(Görev tanımı):
"Is the dark" ifadesini içeren satırdan başlayıp "0.10 metres" ifadesini içeren satırda biten satırları, iki uç satır da dahil olmak üzere, boş satırları atlayarak bir Markdown tablosu olarak verin. Tablonun "Sıra No" sütununda satırın sıra numarası, "Kayıt Satırı" sütununda satırın kendisi yer alsın.

(Verilen kayıtlar):

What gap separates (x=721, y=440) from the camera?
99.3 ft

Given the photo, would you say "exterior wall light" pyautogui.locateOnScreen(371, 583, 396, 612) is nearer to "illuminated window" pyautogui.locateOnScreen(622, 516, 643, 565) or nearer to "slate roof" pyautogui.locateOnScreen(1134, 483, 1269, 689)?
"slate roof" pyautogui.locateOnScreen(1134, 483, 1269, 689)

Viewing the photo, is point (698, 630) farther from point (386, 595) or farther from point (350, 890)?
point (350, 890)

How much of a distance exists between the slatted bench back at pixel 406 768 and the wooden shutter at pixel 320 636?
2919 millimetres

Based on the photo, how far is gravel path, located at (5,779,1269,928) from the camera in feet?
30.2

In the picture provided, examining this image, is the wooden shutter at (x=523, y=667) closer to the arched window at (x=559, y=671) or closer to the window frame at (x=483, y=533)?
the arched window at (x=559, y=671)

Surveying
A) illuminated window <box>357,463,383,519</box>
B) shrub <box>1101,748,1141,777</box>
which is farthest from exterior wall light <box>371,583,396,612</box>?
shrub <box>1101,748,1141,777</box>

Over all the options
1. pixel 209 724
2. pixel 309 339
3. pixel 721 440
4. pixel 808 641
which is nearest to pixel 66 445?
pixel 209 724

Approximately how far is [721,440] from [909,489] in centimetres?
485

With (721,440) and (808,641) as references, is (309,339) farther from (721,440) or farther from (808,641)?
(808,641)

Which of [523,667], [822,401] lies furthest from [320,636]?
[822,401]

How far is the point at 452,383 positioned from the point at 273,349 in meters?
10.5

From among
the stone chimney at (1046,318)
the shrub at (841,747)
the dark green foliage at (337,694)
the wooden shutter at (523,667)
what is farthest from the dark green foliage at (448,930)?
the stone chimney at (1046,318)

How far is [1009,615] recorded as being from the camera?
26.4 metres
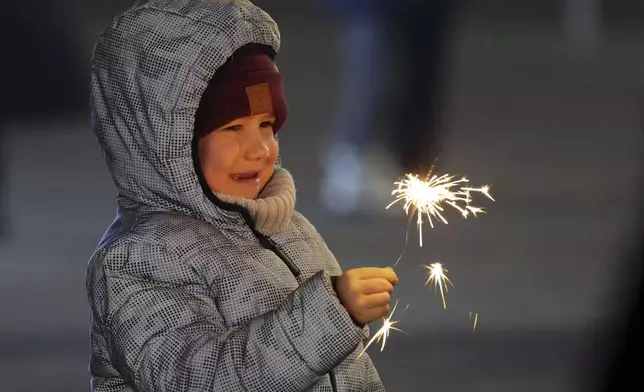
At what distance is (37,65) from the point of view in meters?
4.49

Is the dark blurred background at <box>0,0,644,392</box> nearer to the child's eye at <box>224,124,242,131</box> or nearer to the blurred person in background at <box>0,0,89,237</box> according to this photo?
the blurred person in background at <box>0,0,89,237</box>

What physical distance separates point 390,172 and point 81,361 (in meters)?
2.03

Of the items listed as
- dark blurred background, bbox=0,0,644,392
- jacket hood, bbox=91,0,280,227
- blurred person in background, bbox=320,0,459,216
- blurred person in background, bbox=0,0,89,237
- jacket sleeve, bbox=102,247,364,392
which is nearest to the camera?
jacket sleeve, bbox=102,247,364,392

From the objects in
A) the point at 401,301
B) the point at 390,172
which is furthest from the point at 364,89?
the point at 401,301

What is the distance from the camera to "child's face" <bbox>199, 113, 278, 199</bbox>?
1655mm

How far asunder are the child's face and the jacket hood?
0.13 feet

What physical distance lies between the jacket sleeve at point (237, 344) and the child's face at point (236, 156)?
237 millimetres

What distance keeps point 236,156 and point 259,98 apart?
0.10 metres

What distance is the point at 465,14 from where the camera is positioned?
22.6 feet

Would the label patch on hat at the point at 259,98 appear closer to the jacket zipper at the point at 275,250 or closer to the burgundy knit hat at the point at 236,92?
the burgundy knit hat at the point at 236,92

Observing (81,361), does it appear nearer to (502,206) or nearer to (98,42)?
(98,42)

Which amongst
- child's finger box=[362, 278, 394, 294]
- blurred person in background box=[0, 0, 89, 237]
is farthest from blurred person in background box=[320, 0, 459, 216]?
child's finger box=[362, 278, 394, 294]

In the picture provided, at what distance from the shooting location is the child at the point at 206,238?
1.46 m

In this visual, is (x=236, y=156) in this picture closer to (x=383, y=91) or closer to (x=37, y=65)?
* * *
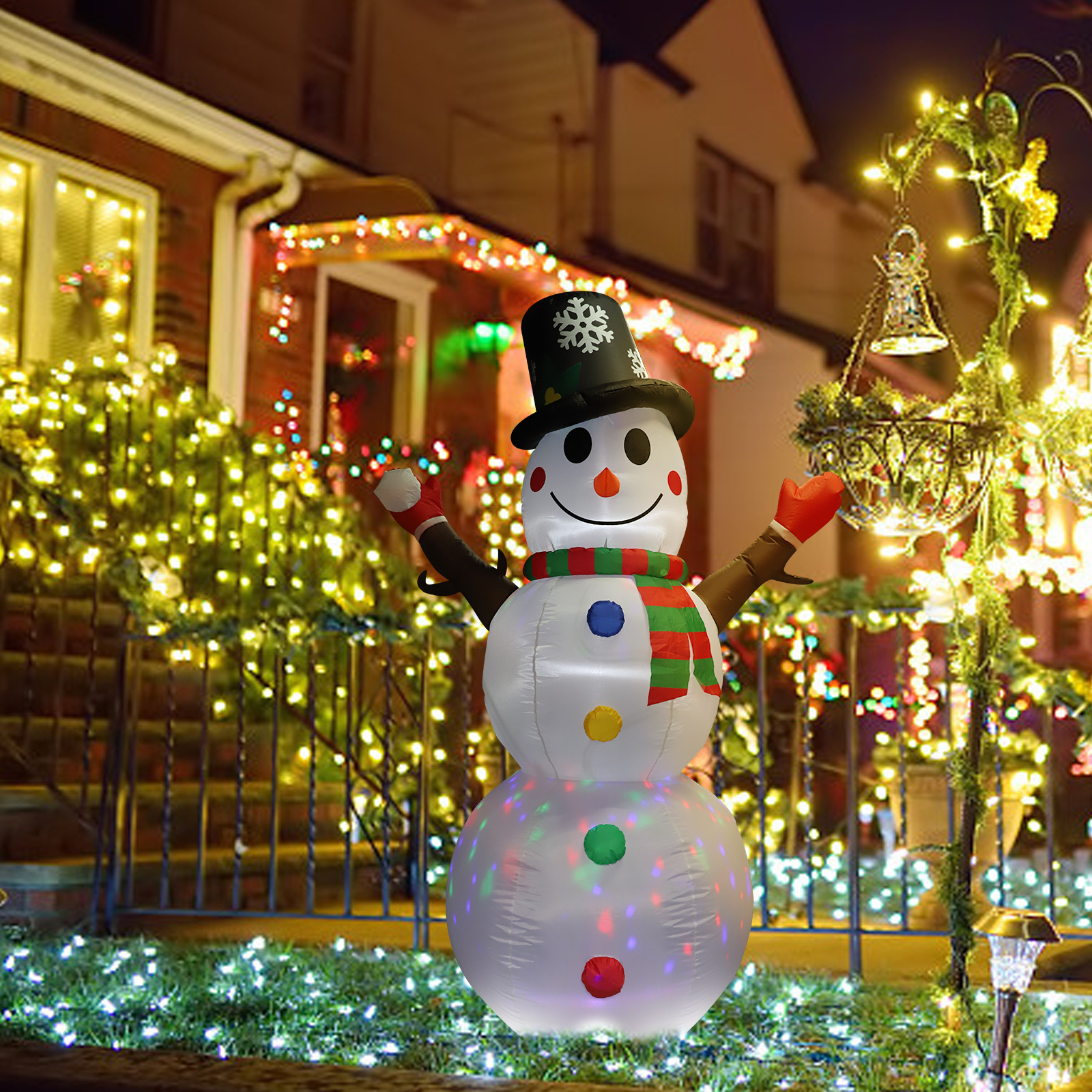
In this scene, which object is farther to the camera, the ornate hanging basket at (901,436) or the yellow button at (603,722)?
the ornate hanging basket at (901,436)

(Yanıt):
| Sıra No | Kayıt Satırı |
|---|---|
| 1 | Is the dark blurred background at <box>0,0,644,392</box> nearer to the child's eye at <box>224,124,242,131</box> or nearer to the blurred person in background at <box>0,0,89,237</box> according to this photo? |
| 2 | the blurred person in background at <box>0,0,89,237</box> |
| 3 | What physical distance separates point 390,172 and point 81,361 (in meters)? |
| 4 | 2.03 |
| 5 | Of the items listed as |
| 6 | - dark blurred background, bbox=0,0,644,392 |
| 7 | - jacket hood, bbox=91,0,280,227 |
| 8 | - blurred person in background, bbox=320,0,459,216 |
| 9 | - blurred person in background, bbox=0,0,89,237 |
| 10 | - jacket sleeve, bbox=102,247,364,392 |
| 11 | which is nearest to the camera? |
| 12 | jacket sleeve, bbox=102,247,364,392 |
| 13 | From the objects in |
| 14 | A) the point at 401,301 |
| 15 | B) the point at 390,172 |
| 16 | which is furthest from the point at 364,89? |
| 17 | the point at 401,301 |
| 18 | What is the distance from the camera to "child's face" <bbox>199, 113, 278, 199</bbox>? |
| 19 | 1655mm |
| 20 | How far asunder are the child's face and the jacket hood? |
| 21 | 0.13 feet |
| 22 | What physical distance lies between the jacket sleeve at point (237, 344) and the child's face at point (236, 156)? |
| 23 | 237 millimetres |
| 24 | What distance keeps point 236,156 and point 259,98 apart? |
| 25 | 0.10 metres |